Task brief
Your output should be the lines of the entries below, exactly, from the first one through the line that holds "common name: domestic cat".

Top of Supplied information

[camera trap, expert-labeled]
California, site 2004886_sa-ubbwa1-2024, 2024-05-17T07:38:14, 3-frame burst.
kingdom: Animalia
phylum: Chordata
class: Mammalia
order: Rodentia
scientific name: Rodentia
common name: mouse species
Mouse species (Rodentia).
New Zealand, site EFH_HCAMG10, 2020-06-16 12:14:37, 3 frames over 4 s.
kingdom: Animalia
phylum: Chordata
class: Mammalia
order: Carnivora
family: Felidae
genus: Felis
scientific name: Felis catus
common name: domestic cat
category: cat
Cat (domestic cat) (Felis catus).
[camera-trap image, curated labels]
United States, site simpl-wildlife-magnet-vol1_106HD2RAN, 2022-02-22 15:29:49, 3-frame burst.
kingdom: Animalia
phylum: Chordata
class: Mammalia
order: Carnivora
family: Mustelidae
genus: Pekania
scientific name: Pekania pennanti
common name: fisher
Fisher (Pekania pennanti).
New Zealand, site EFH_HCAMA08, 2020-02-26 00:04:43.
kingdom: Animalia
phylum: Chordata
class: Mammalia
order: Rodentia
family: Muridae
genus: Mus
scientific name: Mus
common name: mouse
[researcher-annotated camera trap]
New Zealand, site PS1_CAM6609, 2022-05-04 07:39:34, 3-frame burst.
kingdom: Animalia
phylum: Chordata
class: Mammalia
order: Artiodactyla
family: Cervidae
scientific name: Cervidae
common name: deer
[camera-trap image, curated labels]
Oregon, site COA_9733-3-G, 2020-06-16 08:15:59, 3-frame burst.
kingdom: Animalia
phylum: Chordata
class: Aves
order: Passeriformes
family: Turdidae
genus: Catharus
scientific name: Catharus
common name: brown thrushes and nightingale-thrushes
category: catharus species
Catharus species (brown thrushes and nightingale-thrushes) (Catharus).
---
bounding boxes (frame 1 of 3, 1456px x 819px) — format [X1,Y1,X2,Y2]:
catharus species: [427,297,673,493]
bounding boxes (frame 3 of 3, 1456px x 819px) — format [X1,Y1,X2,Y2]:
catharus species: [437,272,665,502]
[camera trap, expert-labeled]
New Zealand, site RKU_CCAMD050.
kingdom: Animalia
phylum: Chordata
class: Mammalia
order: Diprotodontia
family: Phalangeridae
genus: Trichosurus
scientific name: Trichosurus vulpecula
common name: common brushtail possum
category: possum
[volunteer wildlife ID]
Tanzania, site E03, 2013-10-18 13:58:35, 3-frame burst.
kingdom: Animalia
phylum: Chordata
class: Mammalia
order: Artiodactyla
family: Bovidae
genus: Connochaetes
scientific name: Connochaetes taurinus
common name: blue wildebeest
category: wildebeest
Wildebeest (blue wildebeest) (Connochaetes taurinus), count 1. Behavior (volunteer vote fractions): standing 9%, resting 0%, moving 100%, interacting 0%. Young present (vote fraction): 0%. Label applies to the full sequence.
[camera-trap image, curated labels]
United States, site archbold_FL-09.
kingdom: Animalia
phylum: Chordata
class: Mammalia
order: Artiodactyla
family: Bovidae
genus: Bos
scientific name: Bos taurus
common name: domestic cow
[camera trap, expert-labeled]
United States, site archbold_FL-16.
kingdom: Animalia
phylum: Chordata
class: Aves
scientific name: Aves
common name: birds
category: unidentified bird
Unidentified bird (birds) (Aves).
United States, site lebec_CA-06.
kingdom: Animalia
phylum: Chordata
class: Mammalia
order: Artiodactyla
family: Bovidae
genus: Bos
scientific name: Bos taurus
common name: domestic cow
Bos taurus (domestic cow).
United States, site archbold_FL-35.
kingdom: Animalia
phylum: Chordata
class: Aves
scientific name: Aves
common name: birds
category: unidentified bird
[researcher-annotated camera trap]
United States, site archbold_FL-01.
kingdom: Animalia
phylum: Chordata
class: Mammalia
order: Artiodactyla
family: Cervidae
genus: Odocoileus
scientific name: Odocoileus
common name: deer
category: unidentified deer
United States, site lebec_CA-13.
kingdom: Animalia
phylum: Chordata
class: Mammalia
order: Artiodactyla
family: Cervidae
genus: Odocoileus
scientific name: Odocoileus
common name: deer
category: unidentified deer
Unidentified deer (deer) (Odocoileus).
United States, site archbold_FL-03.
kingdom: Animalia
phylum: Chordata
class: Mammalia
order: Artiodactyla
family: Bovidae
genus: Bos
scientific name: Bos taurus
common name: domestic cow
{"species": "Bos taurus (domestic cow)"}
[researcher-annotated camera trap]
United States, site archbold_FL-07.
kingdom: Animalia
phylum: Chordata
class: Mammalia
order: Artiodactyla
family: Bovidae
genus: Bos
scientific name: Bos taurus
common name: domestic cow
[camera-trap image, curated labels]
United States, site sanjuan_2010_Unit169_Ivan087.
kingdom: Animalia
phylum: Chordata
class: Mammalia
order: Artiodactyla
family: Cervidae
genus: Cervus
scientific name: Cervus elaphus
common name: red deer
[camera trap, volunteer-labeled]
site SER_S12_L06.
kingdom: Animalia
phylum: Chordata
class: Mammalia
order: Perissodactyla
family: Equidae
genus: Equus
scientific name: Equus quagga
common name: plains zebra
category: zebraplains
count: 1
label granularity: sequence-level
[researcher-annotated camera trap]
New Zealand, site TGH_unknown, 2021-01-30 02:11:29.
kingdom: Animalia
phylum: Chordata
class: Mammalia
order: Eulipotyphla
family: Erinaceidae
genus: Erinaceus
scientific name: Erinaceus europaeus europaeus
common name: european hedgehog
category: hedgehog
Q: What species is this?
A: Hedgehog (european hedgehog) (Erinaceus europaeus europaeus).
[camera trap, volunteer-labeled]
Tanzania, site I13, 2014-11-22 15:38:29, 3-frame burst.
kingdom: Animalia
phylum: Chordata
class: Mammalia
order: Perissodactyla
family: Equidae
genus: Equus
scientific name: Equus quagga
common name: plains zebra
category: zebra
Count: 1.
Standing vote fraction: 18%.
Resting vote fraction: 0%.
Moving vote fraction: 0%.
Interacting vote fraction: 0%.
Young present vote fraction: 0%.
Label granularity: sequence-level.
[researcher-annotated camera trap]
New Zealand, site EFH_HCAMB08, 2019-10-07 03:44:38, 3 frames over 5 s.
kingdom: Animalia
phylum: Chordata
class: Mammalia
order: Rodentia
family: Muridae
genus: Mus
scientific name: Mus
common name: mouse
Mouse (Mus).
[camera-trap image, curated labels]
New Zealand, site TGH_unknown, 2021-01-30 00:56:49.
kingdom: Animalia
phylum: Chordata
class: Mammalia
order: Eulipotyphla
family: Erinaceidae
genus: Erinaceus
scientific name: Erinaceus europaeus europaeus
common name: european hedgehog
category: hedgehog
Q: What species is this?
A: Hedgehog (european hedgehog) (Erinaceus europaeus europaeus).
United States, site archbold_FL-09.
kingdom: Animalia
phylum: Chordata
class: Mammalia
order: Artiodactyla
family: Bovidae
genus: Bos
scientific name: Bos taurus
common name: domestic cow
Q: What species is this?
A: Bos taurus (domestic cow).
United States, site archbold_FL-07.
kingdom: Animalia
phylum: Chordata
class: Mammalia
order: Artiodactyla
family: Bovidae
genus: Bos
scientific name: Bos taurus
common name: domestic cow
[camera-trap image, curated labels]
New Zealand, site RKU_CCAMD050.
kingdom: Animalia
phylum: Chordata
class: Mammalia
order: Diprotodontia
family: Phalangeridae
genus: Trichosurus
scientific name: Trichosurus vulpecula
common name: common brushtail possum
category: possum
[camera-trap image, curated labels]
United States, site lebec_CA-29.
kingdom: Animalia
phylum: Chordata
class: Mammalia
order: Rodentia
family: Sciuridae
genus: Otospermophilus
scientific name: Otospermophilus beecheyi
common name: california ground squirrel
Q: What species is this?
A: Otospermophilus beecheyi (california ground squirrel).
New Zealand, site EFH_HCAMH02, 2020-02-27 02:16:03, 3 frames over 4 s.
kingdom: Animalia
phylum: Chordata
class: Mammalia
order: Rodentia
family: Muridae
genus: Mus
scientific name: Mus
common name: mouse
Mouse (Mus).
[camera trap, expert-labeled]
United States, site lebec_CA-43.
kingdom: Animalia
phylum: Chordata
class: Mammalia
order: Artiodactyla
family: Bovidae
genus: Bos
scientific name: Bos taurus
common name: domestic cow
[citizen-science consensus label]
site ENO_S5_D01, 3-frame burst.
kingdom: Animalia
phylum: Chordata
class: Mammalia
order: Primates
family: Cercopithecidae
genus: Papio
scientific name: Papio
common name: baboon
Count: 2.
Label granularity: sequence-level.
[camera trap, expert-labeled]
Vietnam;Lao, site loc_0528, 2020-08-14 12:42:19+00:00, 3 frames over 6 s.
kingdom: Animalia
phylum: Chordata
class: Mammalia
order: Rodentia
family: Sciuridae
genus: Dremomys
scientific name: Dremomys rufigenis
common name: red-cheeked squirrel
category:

Bottom of Supplied information

Task solution
[camera trap, expert-labeled]
California, site 2004886_sa-ubbwa1-2024, 2024-05-17T07:38:14, 3-frame burst.
kingdom: Animalia
phylum: Chordata
class: Mammalia
order: Rodentia
scientific name: Rodentia
common name: mouse species
Mouse species (Rodentia).
New Zealand, site EFH_HCAMG10, 2020-06-16 12:14:37, 3 frames over 4 s.
kingdom: Animalia
phylum: Chordata
class: Mammalia
order: Carnivora
family: Felidae
genus: Felis
scientific name: Felis catus
common name: domestic cat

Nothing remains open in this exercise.